Le grand pardon

Aujourd’hui, c’est Yom Kippour. Le grand pardon, la repentance, la réconciliation, tout ça. Je suis inculte et goy, donc je savais pas, je suis tombée là-dessus en cherchant une e-card de bon goût pour souhaiter son anniversaire à « mon ex » – je mets entre guillemets, il n’est pas le dernier en date, mais reste à ce jour celui qui mérite le plus cette appellation, rapport à l’exceptionnelle longévité de sa présence dans mon entourage. Ça m’a bien fait rire, cette ironie du grand pardon. Parce qu’en vrai, son anniversaire tombe malencontreusement le même jour que l’anniversaire de notre rupture, vu qu’ il y a deux ans, il s’est apparemment offert le cadeau dont il rêvait depuis longtemps.

Moi, je préparais tranquillement une soirée en tête à tête pour l’occasion. Lui, il m’a signifié mon congé par mail – normal, pour quelqu’un qu’on connaît depuis 5 heures ans. Ironie encore, j’ai jamais eu la notification du congé (si, les mails, ça se perd), donc j’ai passé une après-midi inoubliable à le chercher partout y compris chez lui, pour finir par rentrer chez moi inquiète, de très mauvaise humeur et un peu soupçonneuse, et par découvrir un forward du mail initial, genre « t’as eu ça ? ». Ah bein c’est ballot, non, voyons voir, c’est quoi ce long mail ? Ah, d’accord. J’en ai déduit que je pouvais manger le foie gras et faire péter le champagne seule.

someecards

Il n’y a pas de bonnes façons de quitter quelqu’un, je crois. Mais il y en a quand même clairement des beaucoup plus mauvaises que d’autres. Le mail, déjà, c’est pas génial – euphémisme, et puis la rupture en kit à se fabriquer toute seule, je suis pas fan. On vous a jamais fait la rupture en kit ? Bein simplement, on vous largue, mais on vous dit pas vraiment pourquoi, alors c’est à vous de deviner. Deux motifs principaux peuvent être normalement combinés: je ne t’aime pas ou plus / j’ai rencontré quelqu’un d’autre, ou autres motifs clairs. Là c’était un espèce de bordel long et flou, moi j’eusse aimé un « tu es géniale mais vraiment je t’aime plus, salut ». C’est très contrariant- euphémisme, surtout pour les gens comme moi qui aiment bien comprendre les trucs. Puis j’étais vexée comme un pou, en plus, cette fois (ndlr oui en cinq ans il y en avait eu d’autres, deux lui, deux moi, une autre dont la paternité est plus contestable), j’avais rien vu venir, surtout qu’on rentrait de Venise – j’ai mis plus d’un an à me réconcilier avec cette pseudo ville des amoureux arnaque du siècle.

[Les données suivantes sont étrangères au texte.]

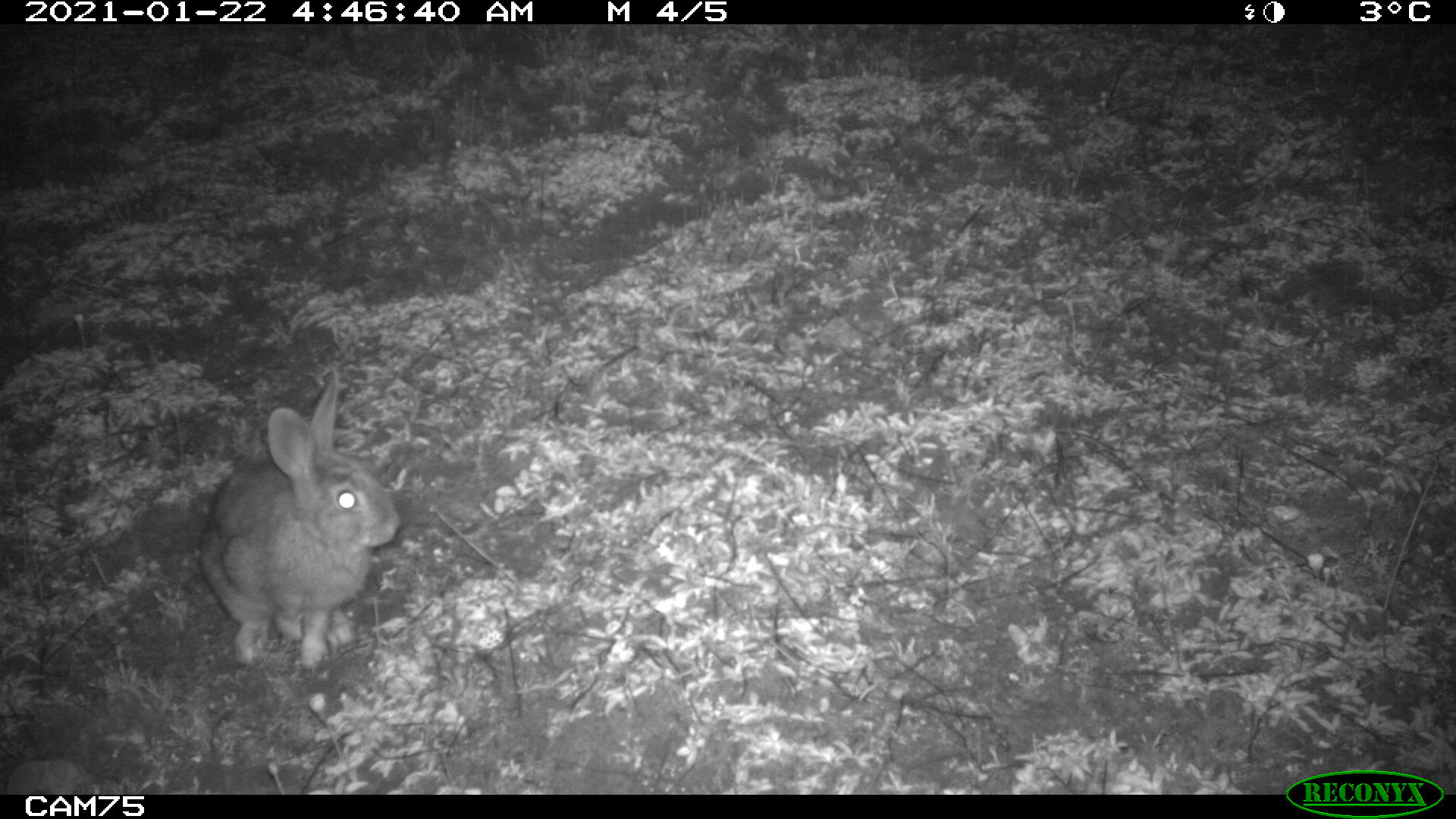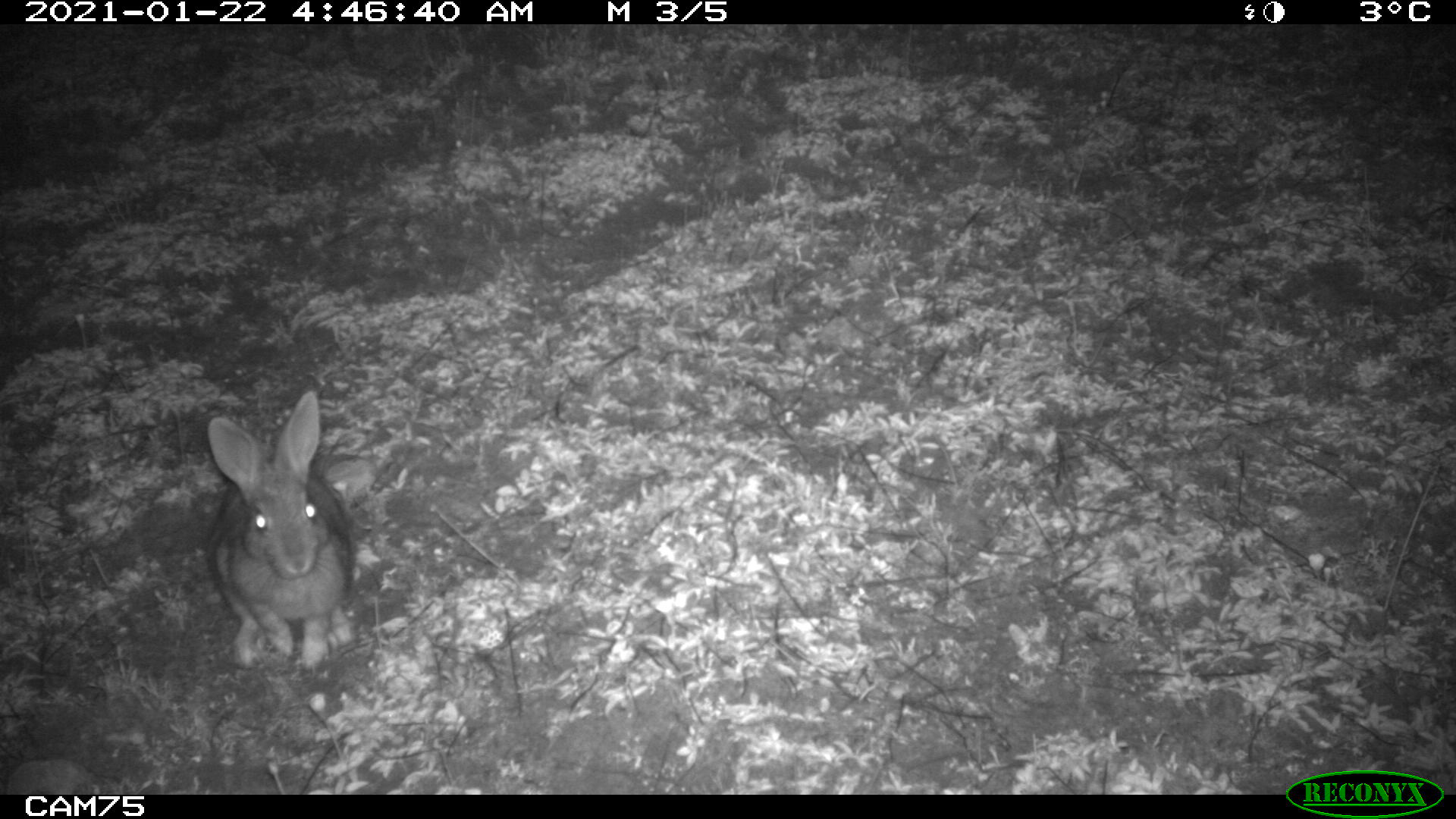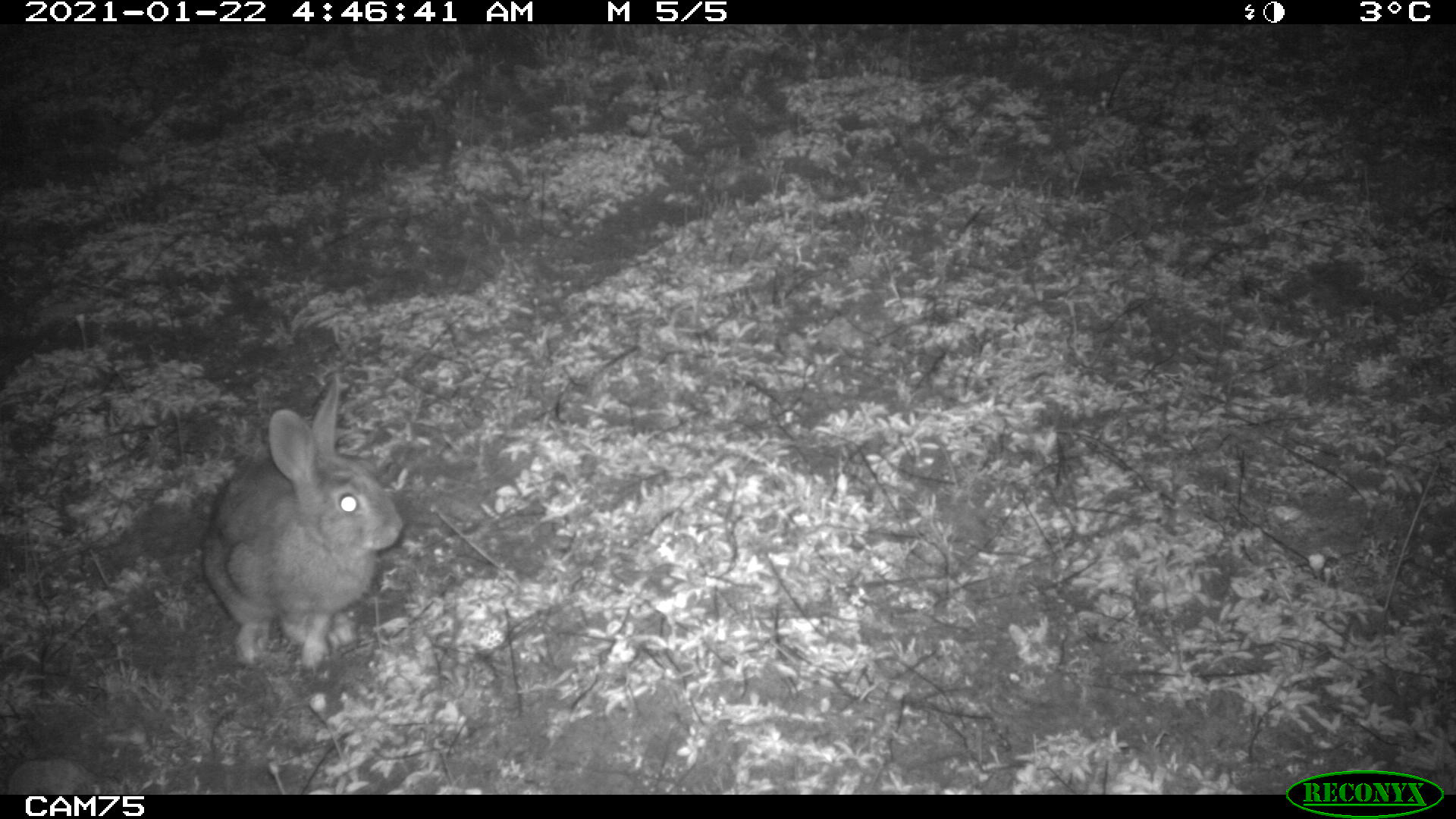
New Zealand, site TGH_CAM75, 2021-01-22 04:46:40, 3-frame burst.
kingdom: Animalia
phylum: Chordata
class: Mammalia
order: Lagomorpha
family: Leporidae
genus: Oryctolagus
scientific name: Oryctolagus cuniculus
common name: european rabbit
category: rabbit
Rabbit (european rabbit) (Oryctolagus cuniculus).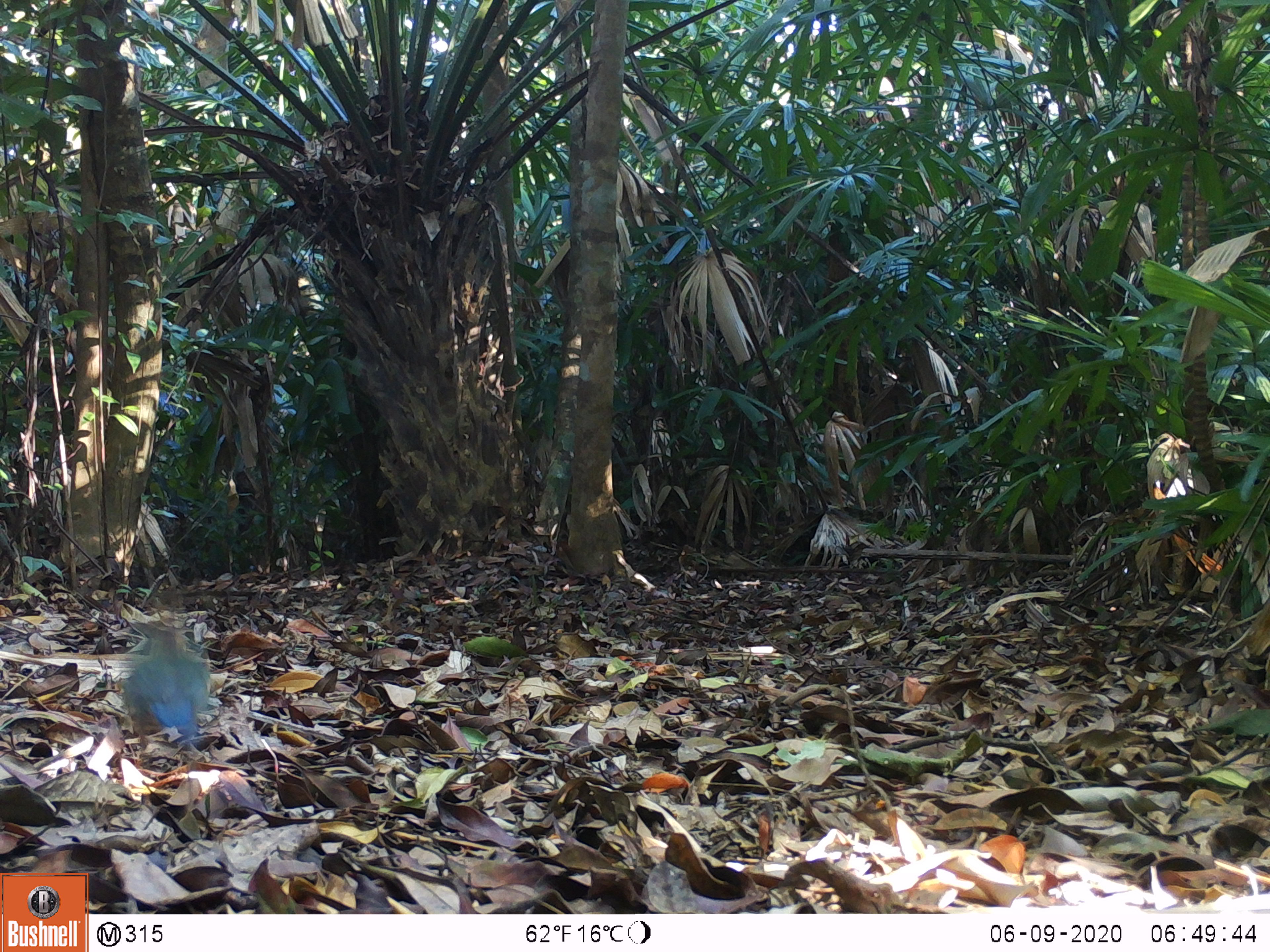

Ceci dit j’ai quand même continué à m’alimenter et j’ai pas trop pleuré. A force de se séparer, on s’habitue, on s’étonne même qu’il soit encore là, d’ailleurs. Mais j’ai passé une sorte d’année (et c’est long) à me demander « mais enfin, pourquoi ». Et aussi à revoir la scène au ralenti, comme dans X-Or. J’aurais bien aimé pouvoir prendre ma part de responsabilités, lui laisser la sienne, et hop, plié. J’étais aussi très très en colère à cause du manque de considération global. Le medium de rupture et le manque d’explications non-absurdes déjà, puis je sais pas, quand on est resté une durée significative avec quelqu’un (même trois semaines méritent une explication propre), peut-être on n’est pas des sauvages, et on n’éradique pas simplement cette personne de son existence.  C’est sûr, aucun risque que la personne se fasse des idées. Ceci dit, le même résultat peut être obtenu en adoptant une attitude claire – si, si, incroyable. Et qu’on m’argumente pas qu’on peut pas faire autrement et que c’est super dur de quitter quelqu’un proprement, sinon, je tape. Mes ruptures n’ont jamais été extraordinaires, mais je suis restée en contact avec la plupart de mes ex qui ont compté, parce que c’est con de ne pas accorder aux gens une petite place quand il en ont occupé une grande, sous prétexte qu’on n’est plus ensemble. Je parle pas de partir en vacances ensemble non plus.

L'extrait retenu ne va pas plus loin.